In order for this to work, the calling code must be able to indicate that the operation is being invoked in a batch setting. The standard JTS Geometry API doesn't allow differentiating this case, so the new concept of PreparedGeometry has been developed. (This name intentionally echoes the concept of prepared statement in SQL API's, which implements the same strategy.) Creating a PreparedGeometry on a target Geometry enables precomputation of various data structures, which then allows subsequent operations to be evaluated with maximum efficiency.
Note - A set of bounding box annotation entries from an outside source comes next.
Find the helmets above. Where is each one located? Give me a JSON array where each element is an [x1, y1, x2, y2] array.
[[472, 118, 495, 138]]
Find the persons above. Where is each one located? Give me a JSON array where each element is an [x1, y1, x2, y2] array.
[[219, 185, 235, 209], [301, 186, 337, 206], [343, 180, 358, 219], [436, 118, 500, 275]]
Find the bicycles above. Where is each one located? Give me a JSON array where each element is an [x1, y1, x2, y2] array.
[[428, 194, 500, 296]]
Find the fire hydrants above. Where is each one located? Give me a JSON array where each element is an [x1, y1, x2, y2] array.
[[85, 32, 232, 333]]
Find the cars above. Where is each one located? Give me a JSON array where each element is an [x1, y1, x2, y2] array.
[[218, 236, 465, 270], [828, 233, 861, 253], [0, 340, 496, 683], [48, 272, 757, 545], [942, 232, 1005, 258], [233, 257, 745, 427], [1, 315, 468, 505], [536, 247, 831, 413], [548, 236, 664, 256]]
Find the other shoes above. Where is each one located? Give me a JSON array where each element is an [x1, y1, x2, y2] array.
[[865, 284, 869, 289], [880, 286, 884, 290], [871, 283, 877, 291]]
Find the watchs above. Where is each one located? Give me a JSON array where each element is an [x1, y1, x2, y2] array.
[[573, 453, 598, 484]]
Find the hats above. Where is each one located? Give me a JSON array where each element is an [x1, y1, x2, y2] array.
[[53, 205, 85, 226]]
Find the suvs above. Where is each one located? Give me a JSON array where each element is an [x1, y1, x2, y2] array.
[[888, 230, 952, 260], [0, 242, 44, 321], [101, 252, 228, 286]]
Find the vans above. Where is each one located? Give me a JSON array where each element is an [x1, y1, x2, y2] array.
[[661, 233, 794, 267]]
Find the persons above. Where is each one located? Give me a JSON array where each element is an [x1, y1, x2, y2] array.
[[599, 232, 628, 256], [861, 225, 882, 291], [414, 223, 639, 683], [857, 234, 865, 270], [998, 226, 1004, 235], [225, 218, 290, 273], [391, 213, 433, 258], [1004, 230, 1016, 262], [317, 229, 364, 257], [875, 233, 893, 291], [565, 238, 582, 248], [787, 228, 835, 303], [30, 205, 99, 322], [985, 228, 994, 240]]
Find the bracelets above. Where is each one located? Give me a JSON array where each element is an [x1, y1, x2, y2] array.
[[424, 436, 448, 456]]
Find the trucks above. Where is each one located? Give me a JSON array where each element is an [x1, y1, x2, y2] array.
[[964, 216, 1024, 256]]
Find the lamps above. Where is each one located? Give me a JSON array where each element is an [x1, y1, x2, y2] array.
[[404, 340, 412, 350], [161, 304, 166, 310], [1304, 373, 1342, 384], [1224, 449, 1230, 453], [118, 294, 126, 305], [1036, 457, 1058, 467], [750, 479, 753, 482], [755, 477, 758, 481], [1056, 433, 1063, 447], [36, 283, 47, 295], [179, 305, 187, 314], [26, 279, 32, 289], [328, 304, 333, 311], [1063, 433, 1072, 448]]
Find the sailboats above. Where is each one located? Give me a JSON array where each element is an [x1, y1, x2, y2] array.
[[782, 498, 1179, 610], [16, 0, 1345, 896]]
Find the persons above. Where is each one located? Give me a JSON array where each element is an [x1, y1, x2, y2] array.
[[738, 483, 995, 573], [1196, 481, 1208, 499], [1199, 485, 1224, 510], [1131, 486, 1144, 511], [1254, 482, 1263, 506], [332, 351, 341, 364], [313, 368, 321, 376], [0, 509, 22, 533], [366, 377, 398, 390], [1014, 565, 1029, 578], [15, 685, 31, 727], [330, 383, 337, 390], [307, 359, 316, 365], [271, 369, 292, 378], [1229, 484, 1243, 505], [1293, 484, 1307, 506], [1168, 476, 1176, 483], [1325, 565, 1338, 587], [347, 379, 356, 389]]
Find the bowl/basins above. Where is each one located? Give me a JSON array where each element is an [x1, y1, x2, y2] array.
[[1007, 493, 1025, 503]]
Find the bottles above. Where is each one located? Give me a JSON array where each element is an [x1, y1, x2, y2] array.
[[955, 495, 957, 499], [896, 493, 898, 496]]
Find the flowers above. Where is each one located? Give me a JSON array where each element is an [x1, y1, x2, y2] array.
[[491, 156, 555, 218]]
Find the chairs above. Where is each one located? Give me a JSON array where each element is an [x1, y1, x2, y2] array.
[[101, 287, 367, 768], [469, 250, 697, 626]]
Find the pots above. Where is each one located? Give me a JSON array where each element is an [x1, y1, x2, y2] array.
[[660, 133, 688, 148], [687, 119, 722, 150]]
In addition to caching, it is also possible to optimize the evaluation of spatial predicates. Optimization takes the form of short-circuiting predicate evaluation when certain situations are detected. While not all OGC spatial predicates are amenable to optimization, fortunately the most commonly usd predicates, intersects and contains, can be optimized significantly. Examples of situations which can be optimized are:
  • For intersects, any intersection between line segments indicates a true result. If there is no intersection between any line segments of the operands, and the target geometry is polygonal, then one or more fast point-in-polygon tests can be performed to compute the result value.
  • Since it provides more information than intersects, the contains predicate is more complex to optimize. In the case where the target geometry is polygonal, evaluation can be short-circuited when the test geometry has no line segment intersection. In this case, containment can be tested by an appropriate set of point-in-polygon tests. It is also possible to short-circuit in some specific cases where a proper intersection is detected between two line segments. Both of these situations can be tested efficiently.
The performance gains from using PreparedGeometry in real-world situations can be dramatic - up to 40 times improvement in speed. This functionality will appear in the next release of JTS, and hopefully will make its way into GEOS and PostGIS as well.

4 comments:

Andrea Aime said...

Yeaaahh, finally bulk spatial operation at good speed. Hurray for Martin! :)
Can't wait to put my hands on it... time for GeoTools to have spatial operations too!
Oh boy, I'm so happy! :)

D_Guidi said...

Oh my god this seems to be an amazing feature for JTS :)

. said...

I like the concept... and indeed I'm looking forward the implementation, but I think the name is misleading. IMHO (and without fully knowing the details and scope of the feature), PreparedOperation would a better name. See, every time you explain what a "PreparedGeometry" is, the word "operation" is used anyway. Following your SQL API analogy, PreparedStatement comes to be a better name than PreparedRow :)

Dr JTS said...

Ricardo, that's a good point that SQL statements correspond more to operations than geometry. However, the implementation of PreparedGeometry really adds information to the Geometry, not the individual operations. And a single PreparedGeometry supports several operations, so I definitely need a class that contains the prepared data and hosts the operation methods.

Hopefully this will make sense when you see the implementation.